Upgrade KEDA using the same Helm chart with KEDA downgraded to 1.3.0 using values:

image:
  keda: docker.io/kedacore/keda:1.3.0
  metricsAdapter: docker.io/kedacore/keda-metrics-adapter:1.3.0

and watch that KEDA scales the deployment to zero and again up from zero when the metric becomes positive as expected.

Specifications

KEDA Version: 1.4.0
Platform & Version: linux/amd64
Kubernetes Version: 1.15 (1.15.9-gke.24)
Scaler(s): Prometheus

bug scaler-prometheus

Source

hmoravec

All 13 comments

Could you please rerun 1.4.0 with debug log level on KEDA operator? https://github.com/kedacore/keda#setting-log-levels (or set it in the chart).

zroubalik on 22 Apr 2020

And paste here your ScaledObject please.

zroubalik on 22 Apr 2020

apiVersion: keda.k8s.io/v1alpha1
kind: ScaledObject
metadata:
  name: prometheus-scaling
  labels:
    deploymentName: worker
spec:
  scaleTargetRef:
    deploymentName: worker
  pollingInterval: 30
  cooldownPeriod:  60
  minReplicaCount: 0
  maxReplicaCount: 2
  triggers:
  - type: prometheus
    metadata:
      serverAddress: http://prometheus-server.monitoring.svc.cluster.local:9090
      metricName: queue_length
      threshold: '120'
      query: avg_over_time(worker_queue_length[5m])

I don't see anything suspicious in keda-logs.txt, except the last line
I0423 05:18:21.328041 1 wrap.go:47] GET /openapi/v2: (3.086429ms) 404 [ 172.16.0.23:33094]

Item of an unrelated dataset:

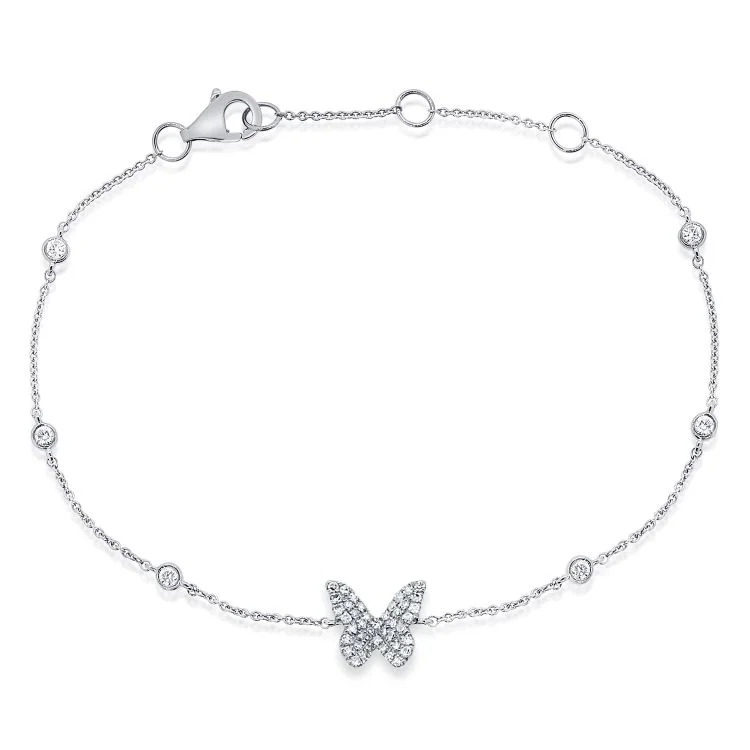 Friendship string bracelets-14K White Gold Diamond Butterfly Diamond by the Yard Bracelet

KEDA scales replica to 1 from 0 even though the Prometheus metric is zero:
{"level":"info","ts":1587618899.730634,"logger":"scalehandler","msg":"Successfully updated deployment","ScaledObject.Namespace":"staging","ScaledObject.Name":"prometheus-scaling","ScaledObject.ScaleType":"deployment","Deployment.Namespace":"staging","Deployment.Name":"worker","Original Replicas Count":0,"New Replicas Count":1}

hmoravec on 23 Apr 2020

👍1

It seems like this regression was brought by this change: https://github.com/kedacore/keda/pull/695/files#diff-a63ae5a2f6036b9f3bc750d5fe46437cR105

@droessmj what did you do this particular change? ie. Set scaler to active even for value 0?

zroubalik on 23 Apr 2020

@zroubalik That commit updated a zero result to be non-error inducing. Based on the behavior described above I'm assuming since it's now not throwing errors, the scaler ensures 1 replica is up regardless. The "fix" I introduced just returns zero as a valid metric. If we need a special case where zero is non-error inducing but not a valid metric that can be introduced, but as-is the referenced commit just allows this code to now run for zero results:

    metric := external_metrics.ExternalMetricValue{
        MetricName: metricName,
        Value:      *resource.NewQuantity(int64(val), resource.DecimalSI),
        Timestamp:  metav1.Now(),
    }

droessmj on 23 Apr 2020

@droessmj I see, but the scaler marks itself as Active even when there is zero result. So my only concern is the change in isActive() function: return val > -1, nil. This should be on the first sight reverted back to return val > 0, nil. WDYT? As your change forces the scaler to be Active all the time, thus scaling 0<->1 doesn't work.

zroubalik on 23 Apr 2020

I believe you're correct. Reverting the isActive check while retaining the other part should resolve.

droessmj on 23 Apr 2020

@hmoravec are you able to retest the change please if I send you link to dev image later today?

zroubalik on 23 Apr 2020

Would be great if anybody with Prometheus instance could check that the fix helped, just replace the images for KEDA Operator and KEDA Metrics Server. Thanks!
docker.io/zroubalik/keda:promFix
docker.io/zroubalik/keda-metrics-adapter:promFix

zroubalik on 23 Apr 2020

@zroubalik Sure, I'll test it. Btw automatic tests are planned? :-)

hmoravec on 23 Apr 2020

We are always open for PRs ;)

But you are right, this shouldn't have slipped through. Sorry about this.